Looking northward from this city you can see the highlands of Asir and the distant road that leads through Nejran. All this country was once Christian, and in Sanaa itself stood the great cathedral built by the Abyssinian king, Abraha, about the time when Mohammed was born. From Sanaa he led his army to Mecca, hoping to take the city and convert it to the Christian faith, but he was not successful. In the Koran chapter of “The Elephant,” you may read how the Christians were defeated when smallpox broke out among them. Standing on the slopes of Jebel Nakum and looking eastward, the country of the Queen of Sheba is spread out before you. You can imagine I was very sorry that, having been robbed of all my money on the way, it was impossible to carry out my plan of going from Sanaa to Marib, and from there right across Arabia to Bahrein. Perhaps some of you who read these lines will be privileged to make this journey. If you are, you will pass through some of the most interesting ruins in the world, and the hardships of a camel journey will be abundantly compensated by what you see on the road.
VI
THE JEWS OF KHEIBAR
Nearly all of the people who live in the country of the camel are Mohammedans, but it was not always so. Before the days of Mohammed, the prophet, there were very many Christians in Arabia and also many Jews. The former lived mostly in the southern part of the great peninsula, but the Jews had large settlements not only in the country of the Queen of Sheba—of which we have heard—but also at Mecca and Medina, which are now the two sacred cities, and especially in the country north of Medina, Kheibar. Some of these children of Israel came to Arabia at the time of the captivity when they were driven from their own country by persecution, and settled down in the rich and fertile valleys of Nejran and on the hills of Yemen. Others came to Arabia about the time when Jesus Christ was born.

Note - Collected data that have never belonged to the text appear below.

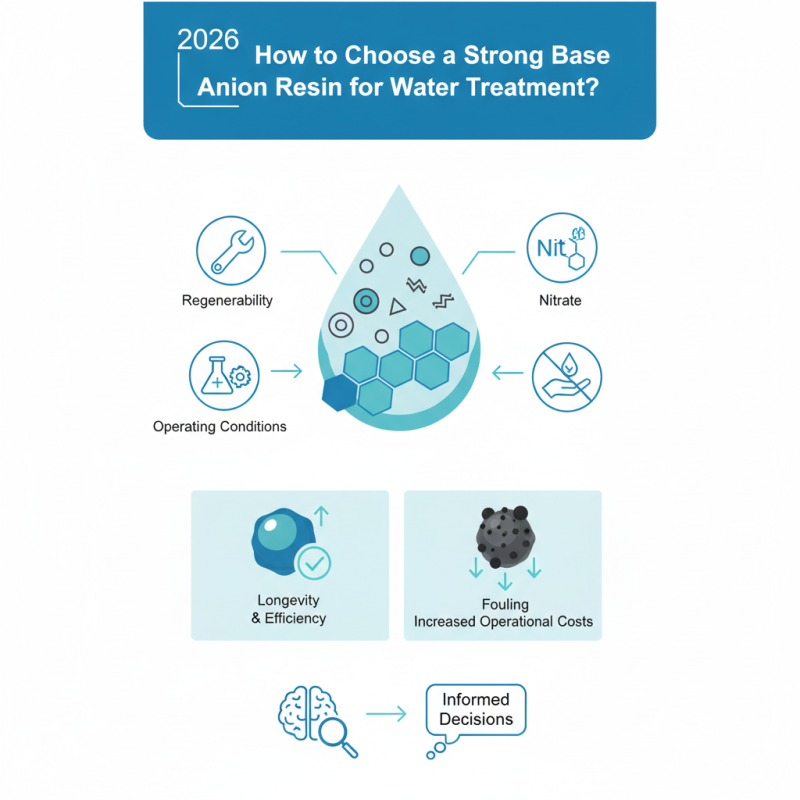 2026 How to Choose a Strong Base Anion Resin for Water Treatment?

Regenerability

Nit

Nitrate

Operating Conditions

Longevity & Efficiency

Fouling
Increased Operational Costs

Informed Decisions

There are Jews in Arabia still but not nearly as many as in the olden time. Their condition, too, is very sad and they are often sorely oppressed by the Moslems. There is no missionary working among them at present, although they have been visited by colporteurs who brought them the New Testament in the Hebrew language so that they might read for themselves the story of the Saviour Jesus Christ. I once had the pleasure of talking to a large company of Jews in the capital city of Yemen, Sanaa, and it was very touching to realize that these Jews were not of the number whose ancestors rejected Jesus and led Him out to be crucified, because as they themselves told me their forefathers had left the Holy Land many, many years before Jesus was born at Bethlehem.
But I want to tell you about the Jews of Kheibar. Northeast of the city where Mohammed lies buried, Medina, there is a barren stretch of rocky country and in the midst of it a valley where there are some springs of water and where with great toil it is possible to produce some vegetation. Here it was that thousands of Jews settled in the days before Mohammed, tilled the soil and lived happily until the Arabian prophet with his fierce warriors came preaching a new religion and filling the valley with the dead bodies of those who would not accept it.